NVIDIA's ACE technology is now available for RTX AI PCs through NIM inference microservices that reduce deployment times significantly. At COMPUTEX, ACE NIM debuted in a tech demo developed with Inworld AI featuring Audio2Face™ and Riva automatic speech recognition running locally on devices.

Microsoft and NVIDIA are collaborating to bring new generative AI capabilities to Windows native and web apps via GPU-accelerated small language models (SLMs). These SLMs enable content summarization, generation, task automation, and retrieval-augmented generation (RAG) capabilities that run on-device as part of Windows Copilot Runtime.

The new NVIDIA RTX AI Toolkit helps developers build application-specific models that run efficiently on PCs by customizing pretrained models using open-source QLoRa tools. Models optimized through TensorRT consume less RAM while delivering faster performance compared to their original versions.

Software partners like Adobe are integrating components of the toolkit within their creative apps to enhance performance on RTX PCs. “Adobe and NVIDIA continue to collaborate to deliver breakthrough customer experiences across all creative workflows,” said Deepa Subramaniam, vice president of product marketing at Creative Cloud at Adobe.

RTX acceleration is also being integrated into popular user interfaces such as Automatic1111’s Stable Diffusion UI. Starting this week, ComfyUI will benefit from similar enhancements resulting in significant performance improvements over existing versions.

NVIDIA’s modding platform RTX Remix facilitates remastering classic DirectX games with ray tracing features like DLSS 3.5. Since its launch earlier this year, it has seen widespread adoption among modders leading to numerous projects currently under development.

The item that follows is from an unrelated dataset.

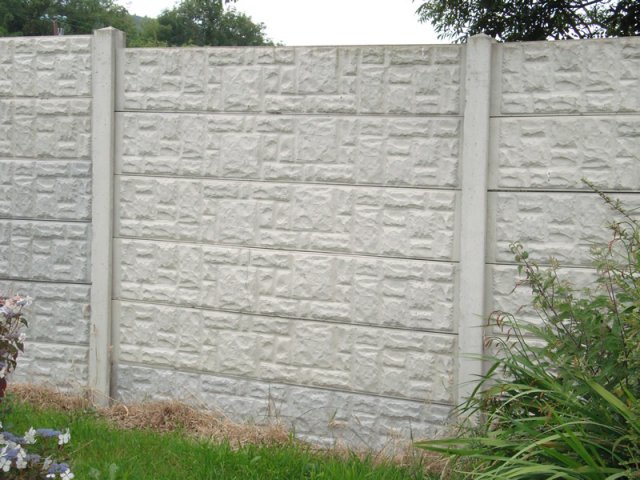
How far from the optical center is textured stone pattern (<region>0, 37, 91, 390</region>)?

Additionally, components of the RTX Remix Toolkit will be made open source this month allowing modders greater flexibility in enhancing game assets and rendering capabilities across various formats beyond DirectX classics.

Lastly, NVIDIA announced that its popular super-resolution feature supported in major browsers will soon be available as an SDK for developers enabling integration into video editing software like DaVinci Resolve and Wondershare Filmora among others.